Dye, who was a resident at Origin at Longwood care home, died Saturday.
She was 95.
She was a writer and photographer, and was an arts correspondent for the Nanaimo Daily Free Press.
Neither she nor her late husband, Frank Dye, was an artist nor a actor, but both were made lifetime members of the Nanaimo Arts Council and Nanaimo Theatre Group.
It is a testament to their dedication to the arts.
"I always remember her coming in, very energetic, very enthusiastic," said Nanaimo Arts Council member Rod Corraini. She gathered the histories of both organizations, which are now held in the Nanaimo Archives.
Sheila Coultish met her in 1980. She recalls them joining NTG, and "eventually we made her a life member.
"When we did that, she said: 'I'll try not to live too long,' "Coultish said with a laugh.
"She was a great talker. And she loved to write."
Born in London, England, Marie was two when her parents moved to Canada, first to Ottawa, then Montreal and Toronto.
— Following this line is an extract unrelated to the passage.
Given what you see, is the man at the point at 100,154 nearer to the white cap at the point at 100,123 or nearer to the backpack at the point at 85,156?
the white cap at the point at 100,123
She started writing at the University of Toronto, in 1939.
Her studies continued at night during the Second World War, while she worked a government job during the day.
In 1945, she was transferred to Vancouver, where she met and married Lieut. Frank Dye.
In 1979, the couple made Nanaimo their home.
Failing eyesight cut short her reporting career. After Frank's death, in 1996, Marie adopted a foster child in Uganda and joined Operation Eyesight Universal.
To acknowledge her years as NTG historian, the NTG bursary for theatrical arts was renamed the Marie Dye Bursary in 2005.
"She had such a good brain," said Arlene Blundell, NTG member. "She had a loving nature, for people and animals."
Dye has no surviving relatives. Her father, John Hayes, died in 1950. Her mother, Nellie died in 1936. No service is planned.